*Instruções*.
a) Indique se cada afirmação a seguir está de acordo com o trecho fornecido. Responda sim ou não e cite literalmente as palavras do trecho que decidem a questão. (i) O texto de Nunca Nade Sozinho é de um autor canadense. (ii) O grupo Lume vem de São Paulo. (iii) Iñaki Alvarez e Pere Faura não agradaram à plateia da mostra.
b) Liste todas as pessoas que o trecho fornecido menciona com nome e sobrenome.

---------- Trecho fornecido ----------

Da Espanha, se apresentou duo performático com Diari d’ Accions, em que recortes com títulos de reportagens e artigos projetados em telas, servem de pretextos para cenas em que atores-performers-dançarinos comentam, ora suavemente crítica, ora ludicamente adolescente, um certo quadro politico-social europeu. Muito jovens, sem muita consistência em explorar a boa idéia inicial, Iñaki Alvarez e Pere Faura, no entanto, agradaram à plateia da mostra, conquistada pelo jogo e brincadeiras interativas. Num ano em que a programação do Fiac teve tão poucas atrações, Diari d’Acess é apenas um espetáculo festivaleiro que cumpre a função de completar a grade dos espetáculos. Entre os espetáculos da Bahia, Nunca Nade Sozinho, texto do canadense Daniel MacIvor, o mesmo de In on It e Cine-Monstro, com direção de Nadja Turenko é destaque, mais pela escolha de encenar fascinante aventura dramatúrgica, do que propriamente pelo que se assiste no palco. Ao decompor situação dramática em múltiplas possibilidades de a sentir e narrá-la, MacIvor oferece ao espectador a co-autoria do jogo descritivo, um puzzle desfeito a partir do todo. A diretora foi capaz de acrescentar à essencialidade da escrita do autor, elementos de efeitos supérfluos, como cenário e figurino de convenção deslocada, e movimentos de dança de código ilustrativo. Joelma, monólogo de Fábio Vidal foi buscar em cidade do interior da Bahia o percurso de transexual pela afirmação, pessoal e social para sua feminilização. Com video sobre a personagem real em contracena, Fábio atua como espelho das imagens projetadas, fazendo dos entrechoques de realidades vividas, material para construção da figura de palco. Por algum exibicionismo, o ator deixa escapar o que de melhor constrói como intérprete: a ritualização da imagem dramática. Participaram ainda da mostra, o grupo Lume de Campinas com a caudalosa montagem de Os Bem-Intencionados, que propõe a platéia o papel de “ ver aquilo que se quer ver” . E Ficção, do grupo Hiato de Sao Paulo, que através de relatos pessoais dos atores, estabelece área expressiva que revela zonas emocionais ficcionadas em cenas independentes.

---------- Material fornecido ----------

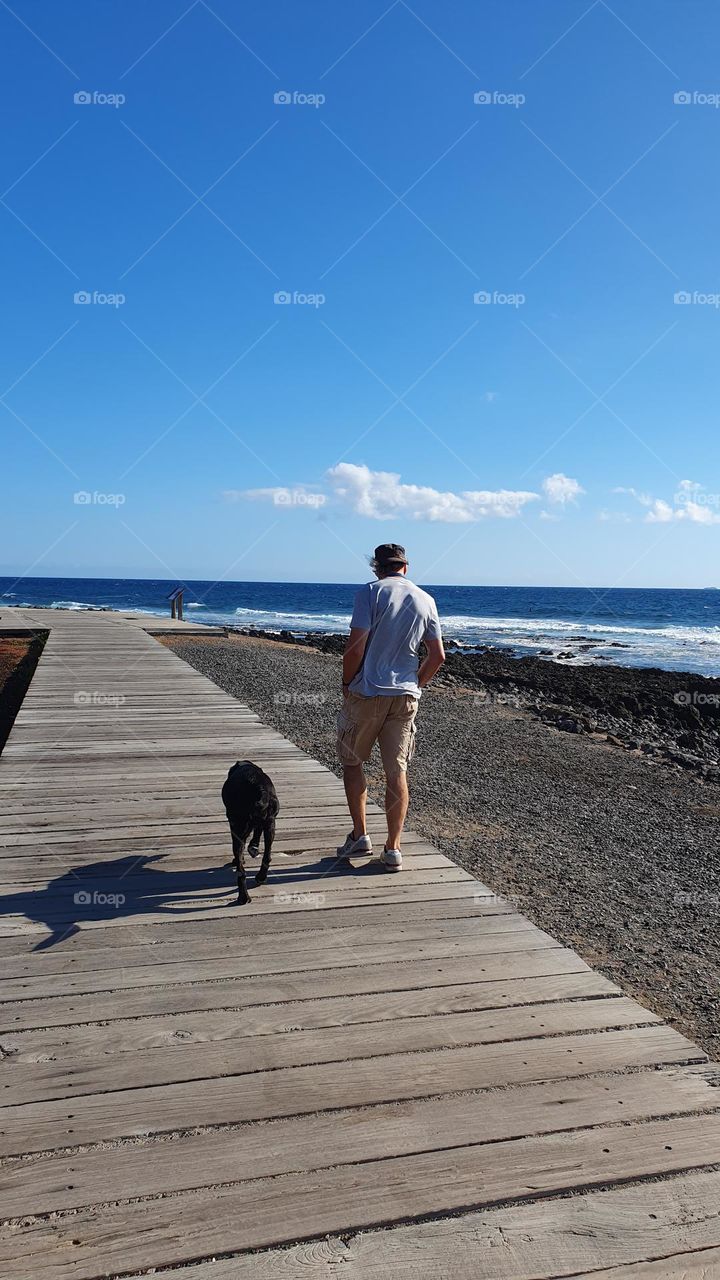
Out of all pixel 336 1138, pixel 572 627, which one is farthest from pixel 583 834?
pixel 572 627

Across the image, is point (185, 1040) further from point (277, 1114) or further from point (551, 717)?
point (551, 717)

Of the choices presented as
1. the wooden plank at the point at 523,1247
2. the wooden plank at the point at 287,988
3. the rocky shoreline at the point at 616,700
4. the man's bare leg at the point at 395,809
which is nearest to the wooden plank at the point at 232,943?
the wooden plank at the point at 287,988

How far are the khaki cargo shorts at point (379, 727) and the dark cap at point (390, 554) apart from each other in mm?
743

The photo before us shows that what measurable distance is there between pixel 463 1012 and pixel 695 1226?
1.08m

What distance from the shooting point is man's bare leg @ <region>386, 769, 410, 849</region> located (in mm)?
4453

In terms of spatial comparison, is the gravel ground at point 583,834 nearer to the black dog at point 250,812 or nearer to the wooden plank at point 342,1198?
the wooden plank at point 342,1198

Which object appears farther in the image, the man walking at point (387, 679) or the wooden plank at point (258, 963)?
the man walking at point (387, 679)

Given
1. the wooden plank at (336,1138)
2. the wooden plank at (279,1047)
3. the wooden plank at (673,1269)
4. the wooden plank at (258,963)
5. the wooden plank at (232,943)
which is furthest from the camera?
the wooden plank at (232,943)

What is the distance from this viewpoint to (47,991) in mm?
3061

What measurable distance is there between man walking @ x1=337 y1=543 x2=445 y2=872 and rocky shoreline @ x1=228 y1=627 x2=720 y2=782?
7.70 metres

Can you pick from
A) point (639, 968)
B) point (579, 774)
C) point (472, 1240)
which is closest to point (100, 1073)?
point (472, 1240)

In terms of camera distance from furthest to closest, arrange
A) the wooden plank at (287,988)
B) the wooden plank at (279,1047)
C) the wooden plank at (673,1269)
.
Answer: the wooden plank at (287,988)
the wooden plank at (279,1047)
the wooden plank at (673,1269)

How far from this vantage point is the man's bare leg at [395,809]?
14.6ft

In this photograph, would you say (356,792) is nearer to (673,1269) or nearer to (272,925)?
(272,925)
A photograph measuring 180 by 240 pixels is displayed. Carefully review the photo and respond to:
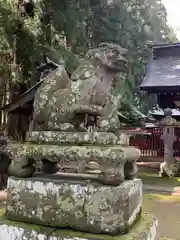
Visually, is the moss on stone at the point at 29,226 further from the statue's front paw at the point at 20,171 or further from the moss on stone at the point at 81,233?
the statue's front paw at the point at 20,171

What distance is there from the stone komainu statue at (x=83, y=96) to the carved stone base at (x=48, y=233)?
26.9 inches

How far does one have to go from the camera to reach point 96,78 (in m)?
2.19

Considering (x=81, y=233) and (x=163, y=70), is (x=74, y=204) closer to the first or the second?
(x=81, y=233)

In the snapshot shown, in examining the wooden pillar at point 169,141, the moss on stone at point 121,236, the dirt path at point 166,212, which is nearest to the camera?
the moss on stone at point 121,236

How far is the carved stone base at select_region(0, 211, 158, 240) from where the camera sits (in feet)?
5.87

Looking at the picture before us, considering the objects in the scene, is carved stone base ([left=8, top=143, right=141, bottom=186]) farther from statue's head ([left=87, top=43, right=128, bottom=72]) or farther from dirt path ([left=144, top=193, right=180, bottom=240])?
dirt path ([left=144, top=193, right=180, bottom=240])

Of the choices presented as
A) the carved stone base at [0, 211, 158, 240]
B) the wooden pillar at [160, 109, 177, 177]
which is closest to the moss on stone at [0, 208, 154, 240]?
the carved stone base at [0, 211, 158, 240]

----------

*Respostas do exercício*.
a)
(i) Sim: "texto do canadense Daniel MacIvor".
(ii) Não: "o grupo Lume de Campinas".
(iii) Não: "agradaram à plateia da mostra".

b) Iñaki Alvarez, Pere Faura, Daniel MacIvor, Nadja Turenko, Fábio Vidal